═══ PAGE EXTRACT
AIDS

You shall not pass: the basic science of blocking HIV

 

Marc Johnson, associate professor of molecular microbiology and immunology at the Bond Life Sciences Center, studies viruses such as HIV. | photo by Jennifer Lu, Bond LSC

Marc Johnson, associate professor of molecular microbiology and immunology at the Bond Life Sciences Center, studies viruses such as HIV. | photo by Jennifer Lu, Bond LSC

Nineteen colorful foam flowers decorate the walls of Marc Johnson’s office, a memento from his lab members when they “redecorated” while he was out of town.

Each flower is labeled in bold Sharpie with the names of viruses and viral proteins that his lab studies—MLV, RSV, Gag, Pol, to name a few.

One flower stands out, marked in capital letters: H-I-V.

Johnson, an associate professor of molecular microbiology and immunology, is one of four researchers at Bond LSC who studies HIV, the virus that leads to AIDS. His research focuses on understanding how HIV assembles copies of itself with help from the cells it infects.

Like most viruses, HIV hijacks cellular functions for its own purposes.

“It has this tiny itty bitty little genome and yet it can infect 30 million people,” Johnson said. “It doesn’t do it by itself.”

To understand how viruses reprogram the proteins in our bodies to work against us, he said, you have to understand the cells they infect. If cells were a chamber, then viruses are the keyhole.

For example, cells use a protein called TSG101 to dispose of unwanted surface macromolecules by bending a patch of cellular membrane around the macromolecule until it is surrounded inside a membrane bubble. The process, like trapping a bug inside a sheet of tissue paper, is called budding.

The cell sweeps all the pinched-off bubbles into a larger receptacle, or multivesicular body. These bodies, Johnson said, act as the cell’s garbage collection system. To dispose of the trash, the compartments become acidic enough to disintegrate everything inside or fuse with the cell membrane so that the trash gets dumped outside the cell.
══════
LIST OF TASKS –
[1] Answer these questions from the page on blocking HIV:
(a) How many foam flowers decorate the walls of Johnson's office?
(b) Which protein do cells use to dispose of unwanted surface macromolecules?
(c) According to Johnson, what do multivesicular bodies act as?
[2] Copy the page on blocking HIV from "Nineteen colorful foam" up to and including "out of town.", and substitute "keepsake" for "memento".
The entries after this point are drawn from a different source.
═══ DATA TO EXAMINE
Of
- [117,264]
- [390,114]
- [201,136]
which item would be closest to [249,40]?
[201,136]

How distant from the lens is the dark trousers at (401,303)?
══════
RESULTS FOR THE EXERCISE –
[1]
(a) Nineteen
(b) TSG101
(c) The cell's garbage collection system

[2]
Nineteen colorful foam flowers decorate the walls of Marc Johnson’s office, a keepsake from his lab members when they “redecorated” while he was out of town.